In West Seattle, I had replied to the signature gatherer that to my understanding, Seattle Public School closures were due to under-enrollment and operational inefficiencies, not essentially a lack of funds, and added I doubted very much his claim I-1098 would re-open closed schools. He had a surprised reaction. This isn't the first time, nor will it be the last, that a signature gatherer stretches the truth. "Say anything, just get the signatures" is the real operating principle once the shoe leather hits the pavement.

It's not really possible to regulate what petitioners say; in fact, the Washington Secretary of State's guide (pdf) to ballot initiatives is silent on the matter of truthfulness.

The ballot initiative petition signature gathering phase and its quick and dirty idea hawking typically foreshadows heavily bankrolled media campaigns and professionally orchestrated "grassroots" advocacy for ballot measures, based on poll-tested selling points devised by special interests.

That's protected free speech, for better and worse.
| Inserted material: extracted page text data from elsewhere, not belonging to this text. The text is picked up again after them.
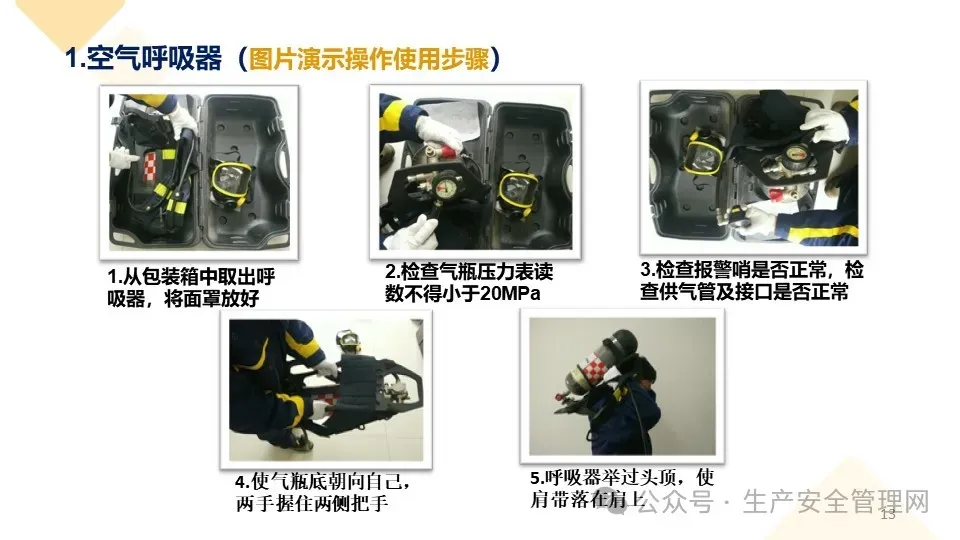 1.空气呼吸器（图片演示操作使用步骤）

1.从包装箱中取出呼吸器，将面罩放好

2.检查气瓶压力表读数不得小于20MPa

3.检查报警哨是否正常，检查供气管及接口是否正常

4.使气瓶底朝向自己，两手握住两侧把手

5.呼吸器举过头顶，使肩带落在肩上

公众号 · 生产安全管理网

13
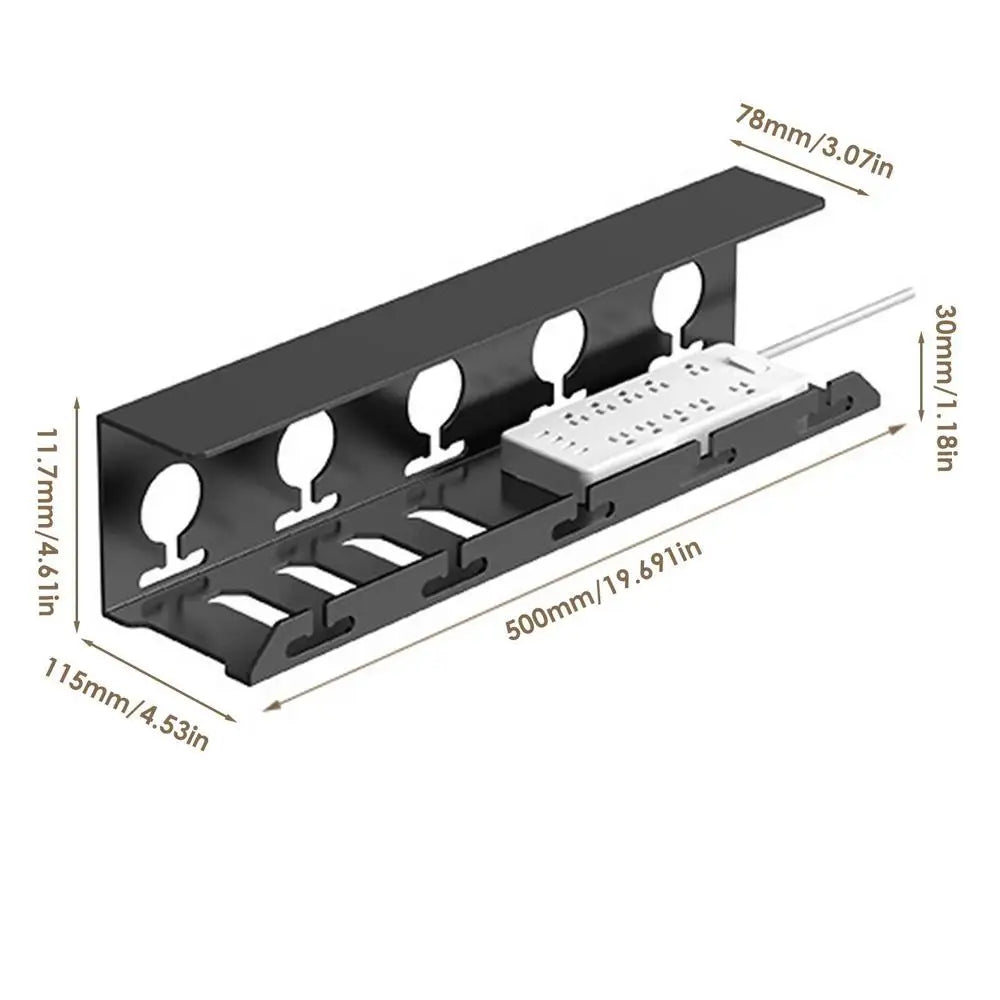 78mm/3.07in

30mm/1.18in

11.7mm/4.61in

500mm/19.691in

115mm/4.53in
But nothing so far — not any of the usual voter's guide treatises or public forums with their paint-by-numbers talking points — has provided any widely effective relief for the "voter fatigue" resulting from the barrage of conflicting, contentious claims by pro and con initiative campaigns in Washington state.

Many people, in fact, are rather sick of the whole process. It's time to find a better way to improve the signal-to-noise ratio during ballot initiative season.